WHAT YOU SHOULD DO:
Find the word "Council" in the listing below, then return every line it appears in.

DATA SHOWN:
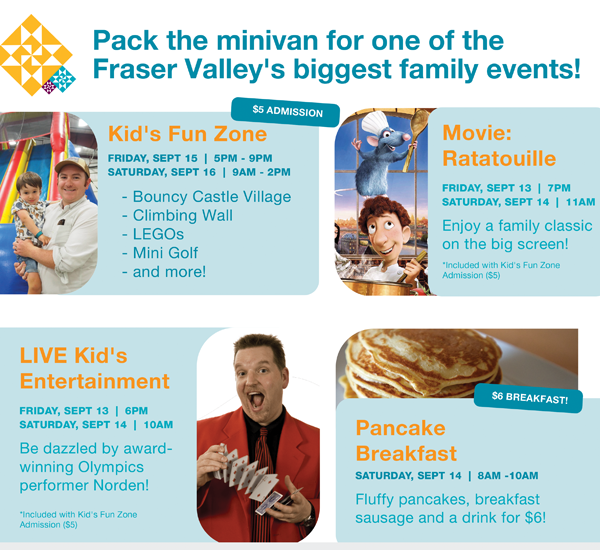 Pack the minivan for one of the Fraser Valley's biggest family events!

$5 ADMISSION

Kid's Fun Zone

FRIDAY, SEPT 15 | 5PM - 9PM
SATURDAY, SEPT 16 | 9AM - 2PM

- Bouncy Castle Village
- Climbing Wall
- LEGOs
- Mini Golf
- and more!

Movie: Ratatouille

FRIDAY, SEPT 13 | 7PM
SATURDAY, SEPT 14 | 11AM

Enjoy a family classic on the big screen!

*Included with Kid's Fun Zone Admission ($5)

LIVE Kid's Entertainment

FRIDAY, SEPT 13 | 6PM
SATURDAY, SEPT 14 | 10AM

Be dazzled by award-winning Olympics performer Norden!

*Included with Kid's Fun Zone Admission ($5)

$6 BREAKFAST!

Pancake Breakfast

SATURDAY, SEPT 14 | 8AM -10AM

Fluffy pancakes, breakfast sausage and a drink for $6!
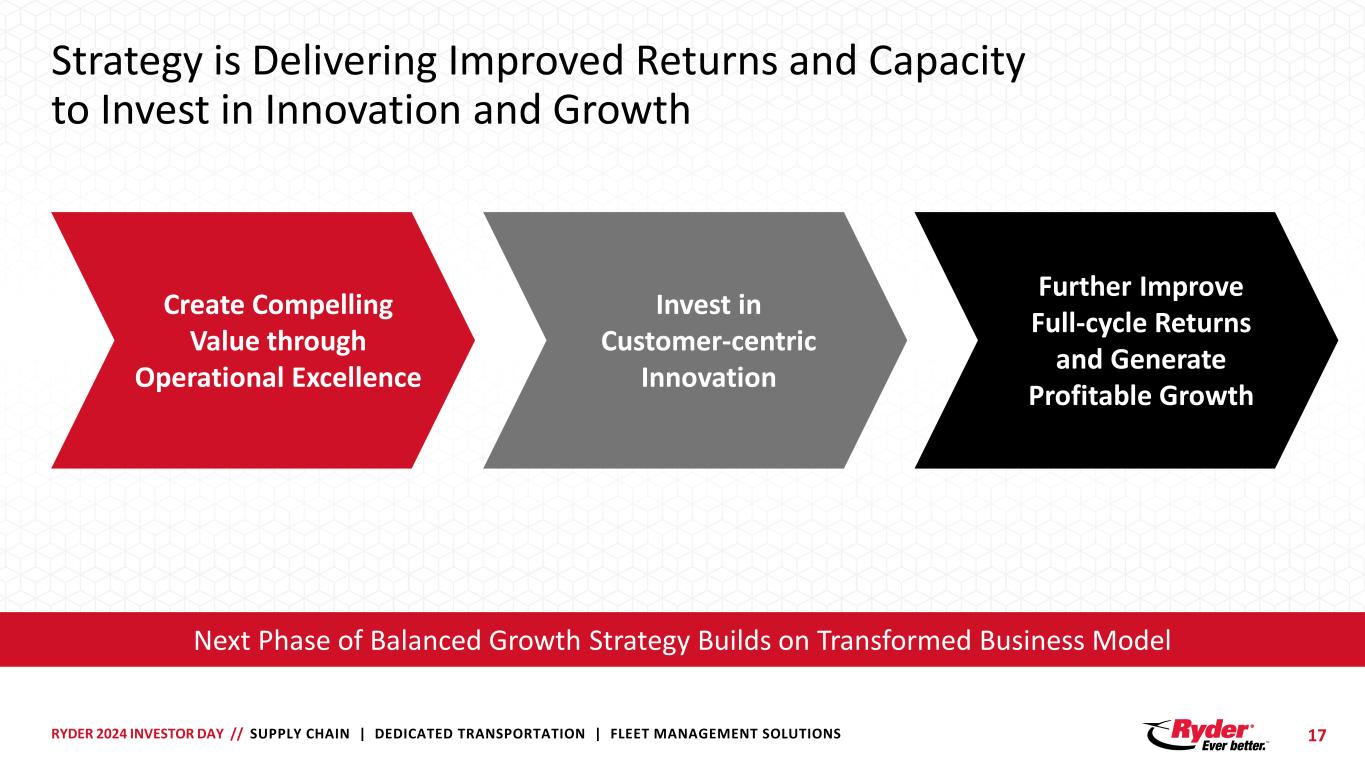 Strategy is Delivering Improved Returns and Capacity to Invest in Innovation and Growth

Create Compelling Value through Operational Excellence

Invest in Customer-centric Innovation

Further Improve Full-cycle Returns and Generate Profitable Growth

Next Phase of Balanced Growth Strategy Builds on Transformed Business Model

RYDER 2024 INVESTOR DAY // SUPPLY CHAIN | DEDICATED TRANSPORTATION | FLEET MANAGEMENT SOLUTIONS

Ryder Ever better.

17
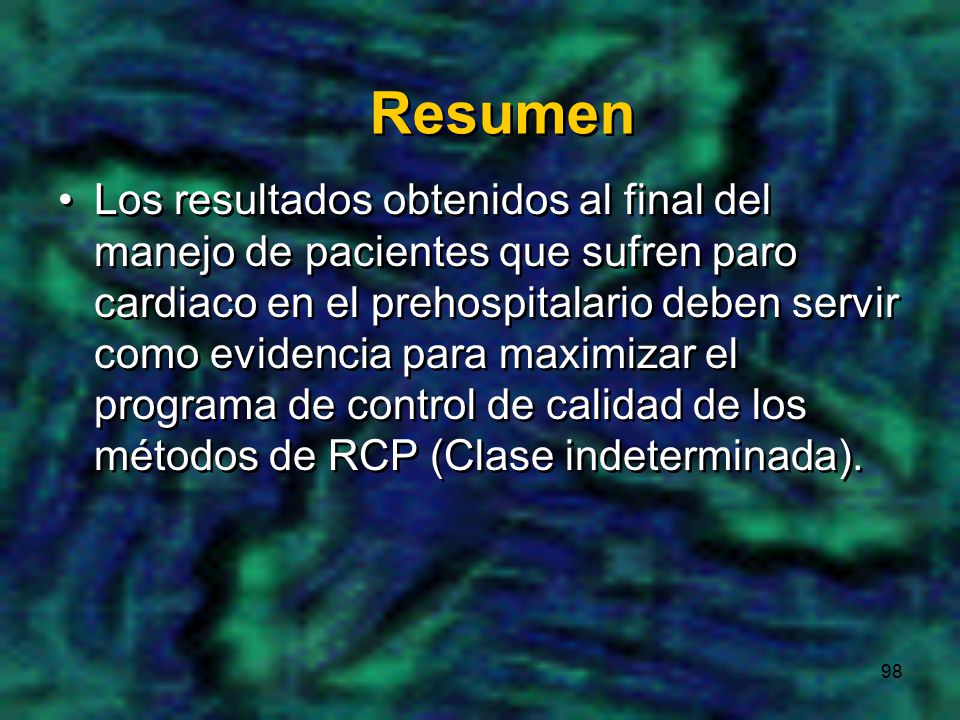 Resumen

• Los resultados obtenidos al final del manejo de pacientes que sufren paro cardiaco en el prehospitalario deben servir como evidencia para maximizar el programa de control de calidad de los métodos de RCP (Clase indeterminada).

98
---
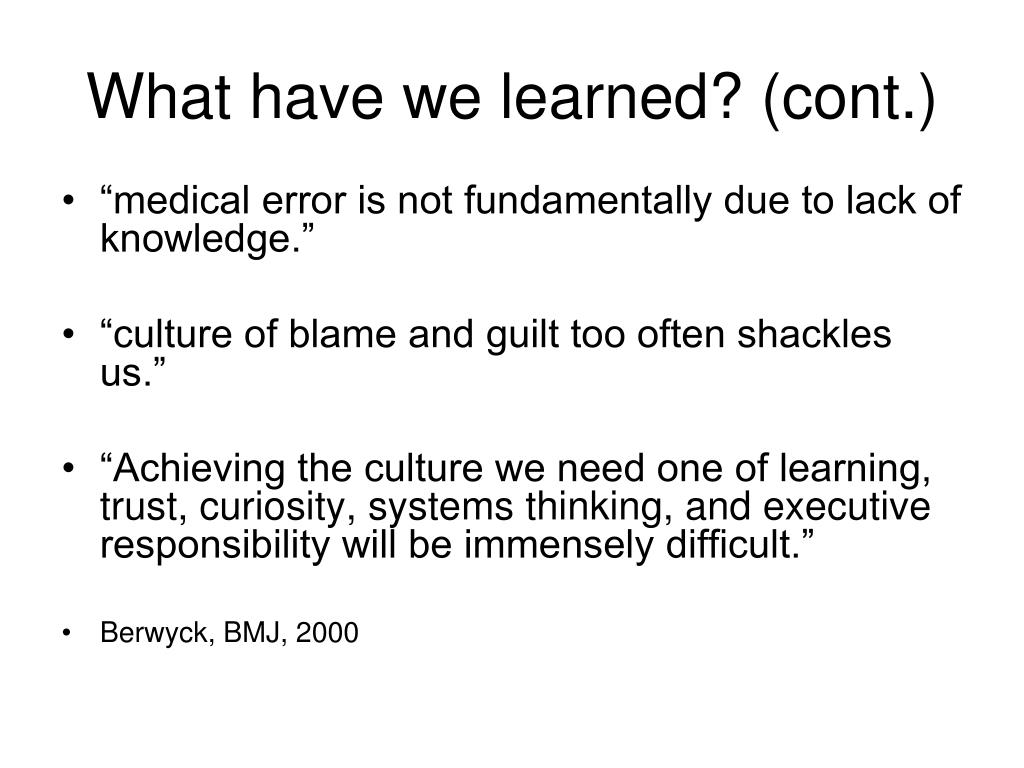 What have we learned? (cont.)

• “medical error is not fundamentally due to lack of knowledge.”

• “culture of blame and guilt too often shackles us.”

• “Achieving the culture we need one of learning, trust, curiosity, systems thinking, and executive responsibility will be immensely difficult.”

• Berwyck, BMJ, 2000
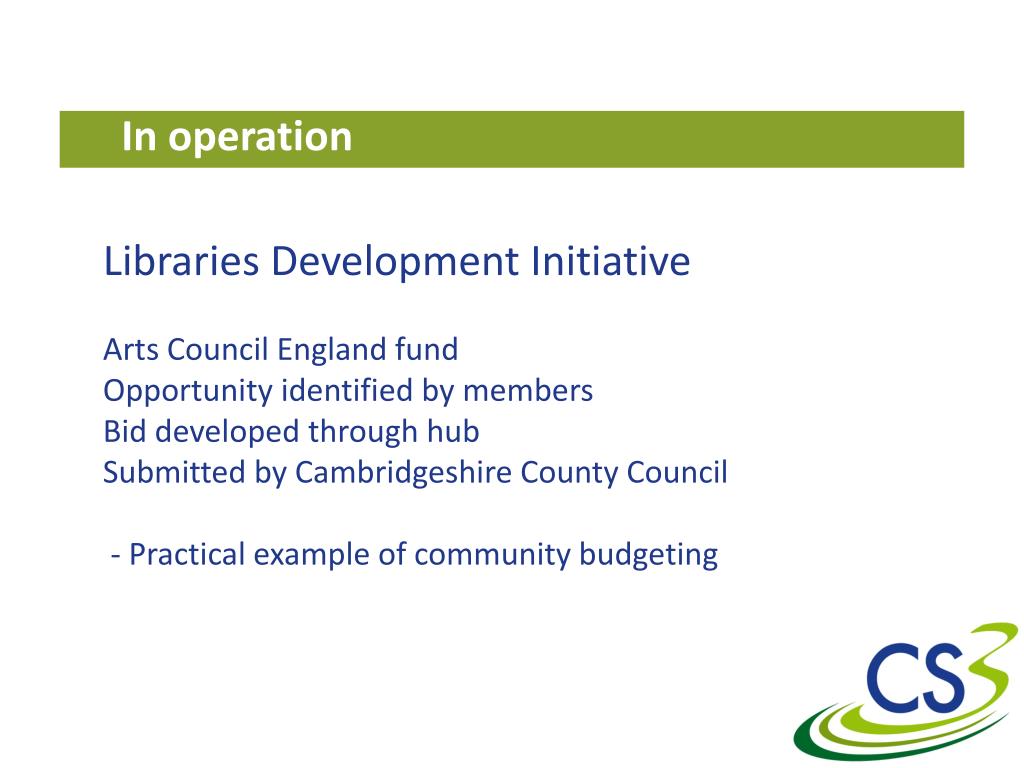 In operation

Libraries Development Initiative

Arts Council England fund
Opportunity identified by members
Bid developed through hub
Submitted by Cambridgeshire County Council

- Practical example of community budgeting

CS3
* * *
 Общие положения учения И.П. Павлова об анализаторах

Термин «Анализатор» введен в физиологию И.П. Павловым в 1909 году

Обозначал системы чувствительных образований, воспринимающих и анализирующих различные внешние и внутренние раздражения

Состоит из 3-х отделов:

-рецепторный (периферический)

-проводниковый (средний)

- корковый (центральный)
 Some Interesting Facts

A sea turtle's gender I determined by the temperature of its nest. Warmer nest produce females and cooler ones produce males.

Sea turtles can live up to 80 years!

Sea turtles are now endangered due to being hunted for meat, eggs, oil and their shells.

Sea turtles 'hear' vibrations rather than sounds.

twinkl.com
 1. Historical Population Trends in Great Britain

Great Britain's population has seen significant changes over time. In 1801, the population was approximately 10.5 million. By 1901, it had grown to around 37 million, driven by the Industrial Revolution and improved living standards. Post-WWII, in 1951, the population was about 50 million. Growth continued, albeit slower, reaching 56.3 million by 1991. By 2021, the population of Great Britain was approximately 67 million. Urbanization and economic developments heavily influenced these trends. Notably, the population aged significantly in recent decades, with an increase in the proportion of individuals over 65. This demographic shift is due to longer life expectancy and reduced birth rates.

TASK ANSWER:
Arts Council England fund
Submitted by Cambridgeshire County Council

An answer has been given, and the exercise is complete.